(Passage to read):
In 1999, Zhao and co-authors ¹⁰ reported the case of a 27-year-old man with an aneurysm of the left atrial appendage, which was excised in 1996 with-out cardiopulmonary bypass. They preferred a lateral thoracotomy to median sternotomy. Their paper reviews earlier reports, analyzes the clinical features, and discusses the possible causes.

Aneurysm of the left atrial appendage is not, to our knowledge, discussed in recent cardiology textbooks.

Conclusion

Our description (see Appendix I) of the transverse band and the inner and outer bands on either side ¹¹ is similar to that of Keith ^12–14 and Papez, ¹⁵ although it varies in detail (see Appendix II). There is a need for standardizing the description and terminology. The basic pattern of the musculi pectinati that arise from these bands has been described (see Appendices I and II). Attention has been drawn to the morphologic similarity of the musculi pectinati in both atria. However, the arrangement is unique to each heart in the same way that fingerprints (or indeed the mitral ¹⁶ and tricuspid ¹⁷ valves) are unique.

(Exercise data):
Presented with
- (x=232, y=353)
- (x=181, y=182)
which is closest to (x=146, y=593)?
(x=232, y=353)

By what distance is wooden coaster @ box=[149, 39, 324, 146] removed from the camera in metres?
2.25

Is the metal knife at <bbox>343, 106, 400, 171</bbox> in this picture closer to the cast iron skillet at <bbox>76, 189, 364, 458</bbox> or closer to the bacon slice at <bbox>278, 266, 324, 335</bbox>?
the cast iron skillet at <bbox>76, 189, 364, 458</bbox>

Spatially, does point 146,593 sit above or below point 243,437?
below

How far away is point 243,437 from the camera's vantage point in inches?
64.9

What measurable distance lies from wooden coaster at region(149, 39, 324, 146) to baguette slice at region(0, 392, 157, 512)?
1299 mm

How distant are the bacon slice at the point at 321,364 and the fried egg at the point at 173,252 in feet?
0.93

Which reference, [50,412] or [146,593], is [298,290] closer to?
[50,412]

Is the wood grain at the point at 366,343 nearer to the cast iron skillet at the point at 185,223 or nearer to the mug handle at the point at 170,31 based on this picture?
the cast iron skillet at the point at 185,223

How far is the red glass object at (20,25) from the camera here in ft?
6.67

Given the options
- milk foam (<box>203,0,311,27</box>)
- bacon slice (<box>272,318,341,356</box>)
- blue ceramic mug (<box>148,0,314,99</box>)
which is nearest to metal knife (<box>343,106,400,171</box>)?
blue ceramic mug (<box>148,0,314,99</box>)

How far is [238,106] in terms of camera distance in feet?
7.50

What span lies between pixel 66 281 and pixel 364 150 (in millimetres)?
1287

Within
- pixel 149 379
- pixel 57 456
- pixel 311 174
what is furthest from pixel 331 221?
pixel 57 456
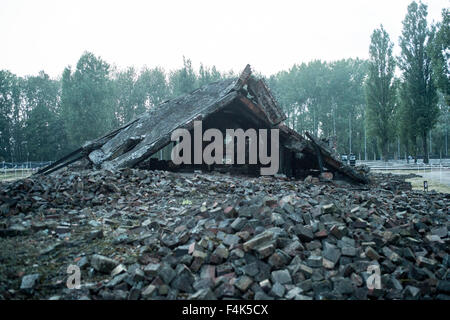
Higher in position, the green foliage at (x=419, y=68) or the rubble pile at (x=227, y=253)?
the green foliage at (x=419, y=68)

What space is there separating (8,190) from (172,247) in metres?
3.64

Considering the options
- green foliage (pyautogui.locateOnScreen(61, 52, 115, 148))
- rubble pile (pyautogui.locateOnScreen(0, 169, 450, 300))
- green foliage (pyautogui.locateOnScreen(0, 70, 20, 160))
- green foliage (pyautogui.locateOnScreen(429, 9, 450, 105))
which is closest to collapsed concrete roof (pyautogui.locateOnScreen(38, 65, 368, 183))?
rubble pile (pyautogui.locateOnScreen(0, 169, 450, 300))

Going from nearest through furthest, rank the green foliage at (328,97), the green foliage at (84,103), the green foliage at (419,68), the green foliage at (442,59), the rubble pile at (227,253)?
the rubble pile at (227,253) < the green foliage at (442,59) < the green foliage at (419,68) < the green foliage at (84,103) < the green foliage at (328,97)

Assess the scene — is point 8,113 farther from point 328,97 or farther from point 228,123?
point 328,97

(Problem set):
**a.** In the heart anatomy passage, what comes right before the statement that the description and terminology need to be standardized? Explain in one to three sentences.
**b.** In the heart anatomy passage, in what year was the 27-year-old man's left atrial appendage aneurysm excised?

(Set of answers):
**a.** The authors' description of the transverse band and the inner and outer bands is similar to Keith's and Papez's. However, it varies in detail.

**b.** 1996